本、神谷美恵子著作集第3巻、『こころの旅』みすず書房、付録

 『付録として加えた、本に関する小さな文章群はまた、著者の神髄をいかんなく示すものである。いかに本を愛し、文化を愛し、人間を愛したか、視野の広く豊かな、開かれた世界である。』とカバーに、多分編集者だと思われる方の文章があって、少し休んだ後に読み始めてみました。

 確かに、そうでした。神谷美恵子さんのこころの中が見て取れるような文章が多くて、その人となり、生活がよくわかります。

 例えば、『桜井方策『救癩の父 光田健輔の思い出』、この本の編集には彼女自身も参加していたようで、これは序文らしい。この光田健輔という方は長島愛生園を創立し、園長を務め、患者たちのために生涯をかけた人のようです。それが、戦後、治療薬が開発されたことで、隔離は人権無視と激しい反発を受けるようになります。私も裁判が起こって、隔離政策が不当との判決を受けたことを覚えています。

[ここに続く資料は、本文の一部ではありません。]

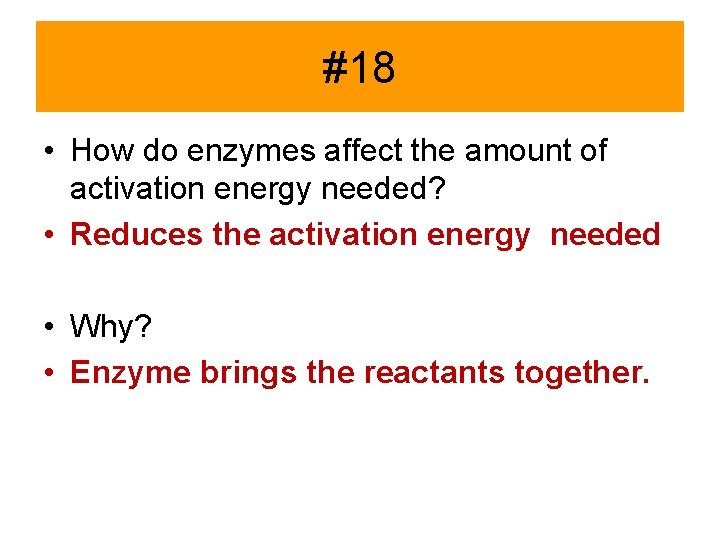 #18

• How do enzymes affect the amount of activation energy needed?
• Reduces the activation energy  needed

• Why?
• Enzyme brings the reactants together.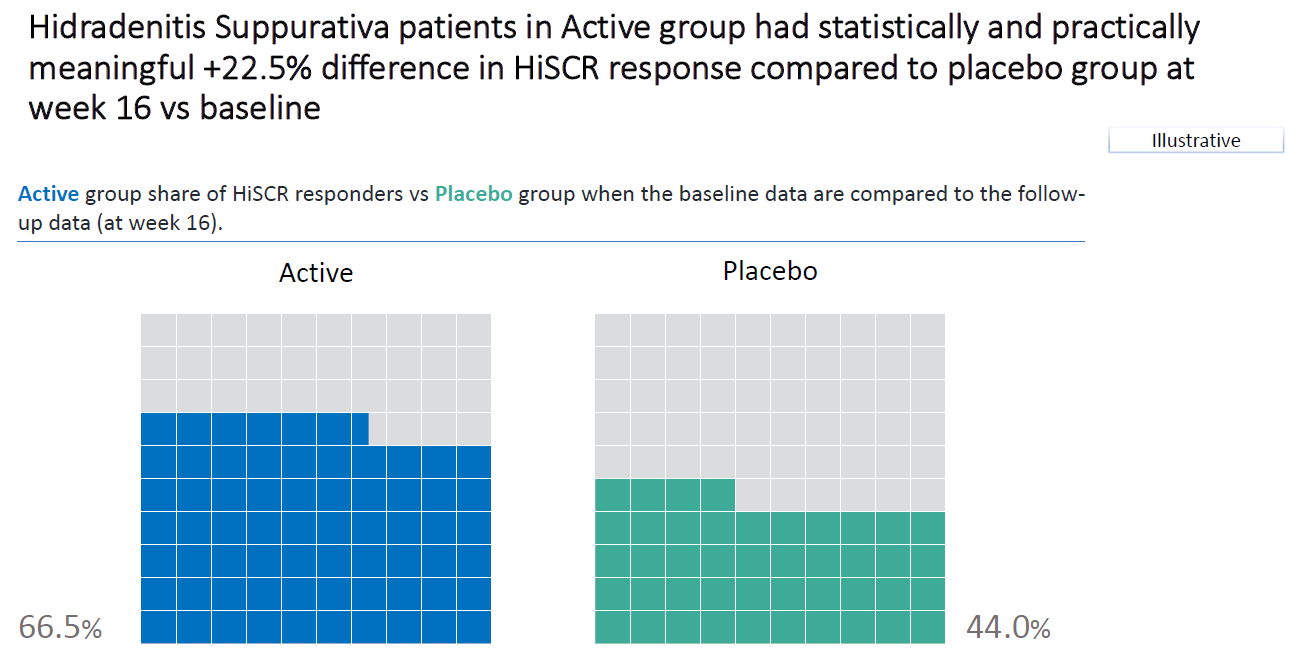 Hidradenitis Suppurativa patients in Active group had statistically and practically meaningful +22.5% difference in HiSCR response compared to placebo group at week 16 vs baseline

Illustrative

Active group share of HiSCR responders vs Placebo group when the baseline data are compared to the follow-up data (at week 16).

Active

Placebo

66.5%

44.0%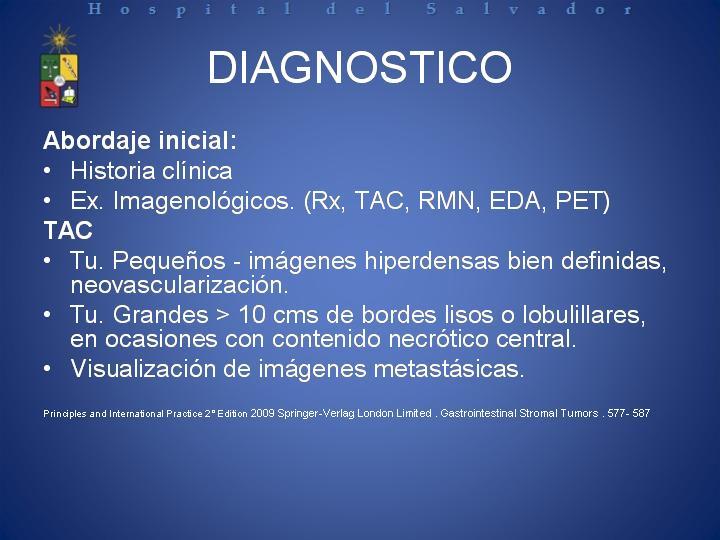 Hospital del Salvador

DIAGNOSTICO

Abordaje inicial:
• Historia clínica
• Ex. Imagenológicos. (Rx, TAC, RMN, EDA, PET)
TAC
• Tu. Pequeños - imágenes hiperdensas bien definidas, neovascularización.
• Tu. Grandes > 10 cms de bordes lisos o lobulillares, en ocasiones con contenido necrótico central.
• Visualización de imágenes metastásicas.

Principles and International Practice 2° Edition 2009 Springer-Verlag London Limited . Gastrointestinal Stromal Tumors . 577- 587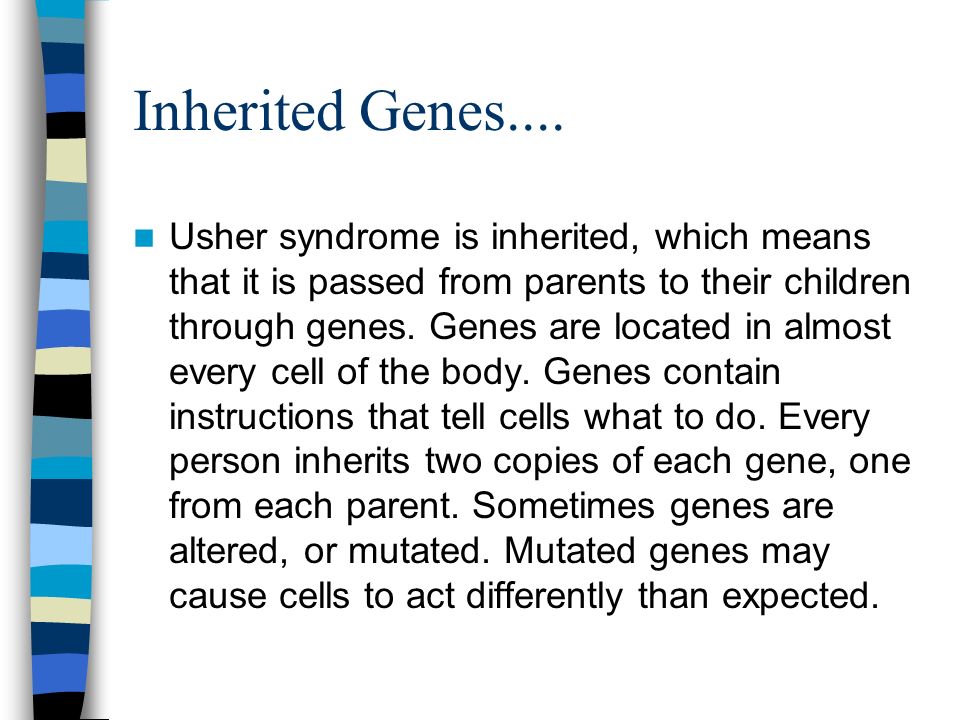 Inherited Genes....

Usher syndrome is inherited, which means that it is passed from parents to their children through genes. Genes are located in almost every cell of the body. Genes contain instructions that tell cells what to do. Every person inherits two copies of each gene, one from each parent. Sometimes genes are altered, or mutated. Mutated genes may cause cells to act differently than expected.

 『たとえそれが自由と引き換えであったとしても、多くの浮浪患者が困窮のどん底から救われたことは否定すべくもない。この精神の輝きは歴史を超えて伝達されるべき日本の宝ものであると信じる』。

 『切れば血の出るような 』と著者が表現した姿。『先生は晩年に至るまで彼らの中に入り込み、自ら手を下して診察し、彼らの一人一人の悩みを聞くために島の中の起伏の多い土地を、不自由なあしをひきずってくまなく歩きまわっていた。患者さんたちの隔離政策を推し進めながら、一方では隔離される彼らの心の中を察し、忍びない気持ちに苦しんだことも少なくなかったことがうかがわれる。』これは患者さんたちを含めた、関わりのあった方々の手記を集めた本のようです。

 なかに、実業家で、日本キリスト救ライ協会を設立した人物、故後藤安太郎氏の言葉が書かれている。『一人の人間の祈りがこんなに大きな組織的働きをやり遂げた例を他に見ることができない』。著者は『ただ単に過去の偉人を礼賛するためだけでなく、光田先生を通して現れた日本人の精神の可能性を、未来の世界に生かしたいというまえむきな意欲があったのである』と代弁する。

 生きる姿勢が感じられて、頭が下がります。これを読んで、現在のウクライナの問題を考えるとき、プーチンさんは『クズだ』と本当に感じてしまいますが、精神科のお医者様の神谷先生なら、きっとプーチンさんの病気を探して解決法を探してくれるのだろうと思います。

 もう一つ印象に残ったのは、著者の『読書目録』です。精神医学書はもちろんいろんな本を読んでいるんです。知人の愛読書と聞いた本とか、外国の知人から贈られたフランス語の本とか、宗教の本とか、比較文化論、詩集とか。

 バージニア・ウルフの病理の研究もしていたらしく、英文の資料を何冊も読むという項目もあります。バージニア・ウルフはイギリスの女流作家で有名ですが、カッコだけ英文科だった私は、訳本さえ読んだことがありません。「確か家に文庫本があったな、捨てたかな。今度探してみよう」と思いました。